What you need to do:
Reproduce the listing verbatim.

Data supplied:

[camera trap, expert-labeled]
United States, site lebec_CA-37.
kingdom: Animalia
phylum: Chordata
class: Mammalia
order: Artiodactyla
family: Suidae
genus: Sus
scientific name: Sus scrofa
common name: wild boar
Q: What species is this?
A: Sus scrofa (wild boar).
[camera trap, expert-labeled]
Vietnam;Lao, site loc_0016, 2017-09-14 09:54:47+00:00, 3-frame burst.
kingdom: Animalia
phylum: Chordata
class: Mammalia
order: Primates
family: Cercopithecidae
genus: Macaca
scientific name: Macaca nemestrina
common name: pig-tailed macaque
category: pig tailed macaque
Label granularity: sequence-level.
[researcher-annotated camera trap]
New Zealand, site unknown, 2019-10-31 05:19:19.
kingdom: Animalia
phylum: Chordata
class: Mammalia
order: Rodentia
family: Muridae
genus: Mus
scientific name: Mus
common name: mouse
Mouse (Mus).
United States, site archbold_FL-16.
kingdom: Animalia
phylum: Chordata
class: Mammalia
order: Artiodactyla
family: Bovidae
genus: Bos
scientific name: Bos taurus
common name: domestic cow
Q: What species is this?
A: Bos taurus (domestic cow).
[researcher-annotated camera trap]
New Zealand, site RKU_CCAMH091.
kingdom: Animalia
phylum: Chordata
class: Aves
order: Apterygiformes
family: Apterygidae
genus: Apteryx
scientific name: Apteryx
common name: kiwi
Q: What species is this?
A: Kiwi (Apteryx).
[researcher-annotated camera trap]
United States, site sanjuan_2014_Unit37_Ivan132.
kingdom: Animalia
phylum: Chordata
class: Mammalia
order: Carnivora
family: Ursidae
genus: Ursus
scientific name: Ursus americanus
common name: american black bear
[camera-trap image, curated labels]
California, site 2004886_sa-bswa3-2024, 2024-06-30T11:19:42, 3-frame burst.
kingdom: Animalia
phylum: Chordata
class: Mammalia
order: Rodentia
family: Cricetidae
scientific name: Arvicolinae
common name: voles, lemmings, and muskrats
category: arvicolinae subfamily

Completed exercise:
[camera trap, expert-labeled]
United States, site lebec_CA-37.
kingdom: Animalia
phylum: Chordata
class: Mammalia
order: Artiodactyla
family: Suidae
genus: Sus
scientific name: Sus scrofa
common name: wild boar
Q: What species is this?
A: Sus scrofa (wild boar).
[camera trap, expert-labeled]
Vietnam;Lao, site loc_0016, 2017-09-14 09:54:47+00:00, 3-frame burst.
kingdom: Animalia
phylum: Chordata
class: Mammalia
order: Primates
family: Cercopithecidae
genus: Macaca
scientific name: Macaca nemestrina
common name: pig-tailed macaque
category: pig tailed macaque
Label granularity: sequence-level.
[researcher-annotated camera trap]
New Zealand, site unknown, 2019-10-31 05:19:19.
kingdom: Animalia
phylum: Chordata
class: Mammalia
order: Rodentia
family: Muridae
genus: Mus
scientific name: Mus
common name: mouse
Mouse (Mus).
United States, site archbold_FL-16.
kingdom: Animalia
phylum: Chordata
class: Mammalia
order: Artiodactyla
family: Bovidae
genus: Bos
scientific name: Bos taurus
common name: domestic cow
Q: What species is this?
A: Bos taurus (domestic cow).
[researcher-annotated camera trap]
New Zealand, site RKU_CCAMH091.
kingdom: Animalia
phylum: Chordata
class: Aves
order: Apterygiformes
family: Apterygidae
genus: Apteryx
scientific name: Apteryx
common name: kiwi
Q: What species is this?
A: Kiwi (Apteryx).
[researcher-annotated camera trap]
United States, site sanjuan_2014_Unit37_Ivan132.
kingdom: Animalia
phylum: Chordata
class: Mammalia
order: Carnivora
family: Ursidae
genus: Ursus
scientific name: Ursus americanus
common name: american black bear
[camera-trap image, curated labels]
California, site 2004886_sa-bswa3-2024, 2024-06-30T11:19:42, 3-frame burst.
kingdom: Animalia
phylum: Chordata
class: Mammalia
order: Rodentia
family: Cricetidae
scientific name: Arvicolinae
common name: voles, lemmings, and muskrats
category: arvicolinae subfamily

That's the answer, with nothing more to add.